Je ne voudrais pas être dans les souliers d’Alexandre Taillefer en ces temps. Sa grande idée visionnaire et audacieuse vient de rendre l’âme : Taxi Téo vient de fermer ses portes. Quel désastre. Avec ses millions, il a voulu doter Montréal et le Québec d’un système de taxi électrique plus économique où le chauffeur est payé à l’heure en donnant un service de qualité supérieure. C’était révolutionnaire.
Plusieurs financiers ont cru en son projet. Il a sûrement été convainquant. Le gouvernement provincial et ses ministères, le Fonds de Solidarité FTQ, le FondAction CSN, le fonds XPND et la Caisse de dépôt ont injecté des sommes importantes pour que le projet survive ce qui n’a pas suffi. Selon le syndicat, 450 employés qui ont cru au projet ont été licenciés. Il reste 2 autres compagnies traditionnelles de taxis en fonction.
Alexandre Taillefer a aussi eu l’audace, en ce moment de disette pour la presse imprimée, d’investir et de participer à la relance de Voir et de L’Actualité. Une autre audace à suivre.
L’intrépidité d’un entrepreneur visionnaire qui risque ses avoirs pour innover et doter la société de biens utiles ! Il faut une bonne dose de confiance en lui pour traverser cette perte. Je suis triste de ce qui lui arrive mais, je suis confiant qu’il saura rebondir. Lui aussi est victime du jugement populaire et du fiel des réseaux sociaux..
J’ai toujours cru que Gilbert Rozon est un entrepreneur qui a insufflé à Montréal un événement touristique d’envergure soit « Juste pour rire » Il est la bougie d’allumage du monde des humoristes qui déferle sur la province. Ce fut un bâtisseur renommé. C’était sans compter sur ses traits de caractère et de mœurs dépravées largement diffusés qui lui ont valu l’opprobre de la société et la descente aux enfers. Heureusement, l’entreprise lui a survécu.
Parmi les Dragons de la télésérie, il y avait aussi un nouveau millionnaire du nom de Martin-Luc Archambault. Un entrepreneur et un cerveau de l’internet et de ces composantes. Il a disparu de la circulation à la suite d’un article de La Presse, «qui dévoilait qu’une entreprise qui a fait sa fortune bafouait la vie privée de ses utilisateurs. Le logiciel Wajam, qui se présentait comme un moteur de recherche sociale à succès, s’était introduit dans l’ordinateur de millions de personnes à travers le monde pour les ensevelir de publicités intempestives ».
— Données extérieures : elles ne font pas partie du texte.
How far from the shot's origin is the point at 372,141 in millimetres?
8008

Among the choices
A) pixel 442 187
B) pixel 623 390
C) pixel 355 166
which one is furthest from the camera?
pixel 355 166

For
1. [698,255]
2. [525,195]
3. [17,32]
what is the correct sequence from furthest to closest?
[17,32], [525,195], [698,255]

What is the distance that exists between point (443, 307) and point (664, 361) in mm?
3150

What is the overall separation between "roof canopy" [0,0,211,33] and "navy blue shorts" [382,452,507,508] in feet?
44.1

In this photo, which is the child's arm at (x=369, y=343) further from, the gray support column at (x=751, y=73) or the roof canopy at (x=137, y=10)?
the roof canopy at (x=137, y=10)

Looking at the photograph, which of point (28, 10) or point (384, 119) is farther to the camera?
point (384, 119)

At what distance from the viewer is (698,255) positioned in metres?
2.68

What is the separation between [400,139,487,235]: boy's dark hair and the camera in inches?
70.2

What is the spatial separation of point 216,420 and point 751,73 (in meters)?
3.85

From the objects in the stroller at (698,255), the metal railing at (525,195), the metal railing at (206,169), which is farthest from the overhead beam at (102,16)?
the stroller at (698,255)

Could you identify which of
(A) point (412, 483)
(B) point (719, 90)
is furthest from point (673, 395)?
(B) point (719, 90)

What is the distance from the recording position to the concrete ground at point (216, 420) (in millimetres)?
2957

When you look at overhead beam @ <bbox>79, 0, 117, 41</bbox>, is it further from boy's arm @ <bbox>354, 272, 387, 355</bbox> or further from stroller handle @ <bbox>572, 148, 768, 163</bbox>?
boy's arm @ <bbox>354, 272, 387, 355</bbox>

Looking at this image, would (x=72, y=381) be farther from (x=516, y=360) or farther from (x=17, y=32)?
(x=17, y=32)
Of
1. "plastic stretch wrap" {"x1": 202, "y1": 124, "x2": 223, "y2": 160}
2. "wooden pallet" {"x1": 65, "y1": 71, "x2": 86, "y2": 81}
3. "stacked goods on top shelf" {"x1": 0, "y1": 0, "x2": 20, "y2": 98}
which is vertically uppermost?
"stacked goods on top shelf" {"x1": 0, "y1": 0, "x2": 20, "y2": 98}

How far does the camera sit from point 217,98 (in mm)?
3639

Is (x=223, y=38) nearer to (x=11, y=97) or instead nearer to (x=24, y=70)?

La société ne peut se priver de ses talents. J’ose espérer qu’il corrige sa trajectoire inopportune et inappropriée pour faire profiter de ses talents pour la bonne cause.
Il me faudrait raconter toutes les histoires d’entreprises réussies. L’histoire des entrepreneurs déterminés. Deux pages sont insuffisantes. Tant de grandes entreprises sont le résultat du dur labeur d’entrepreneurs, qui n’ont pas lâché malgré les revers inhérents, comme les Jean Coutu, Canam, Bombardier, Québecor, Vidéotron, Molson, Desjardins, Power Corporation, Cascades, le canal V, l’Impact, Transcontinental, le Cirque du Soleil, les Productions René Angélil . Une liste restreinte pourtant éloquente.
Les gens qui ne connaissent pas la face cachée de l’entrepreneuriat se contentent d’écrire leur fiel sur les réseaux sociaux lorsque nos héros traversent des périodes difficiles. Ce ne sont pas des personnalités sans défauts. Nous avons pourtant un besoin urgent de ces entrepreneurs. Il ne faut pas les accabler davantage et les décourager. Et décourager ceux qui sont en devenir.
La face cachée de l’entrepreneuriat n’est pas toujours rose.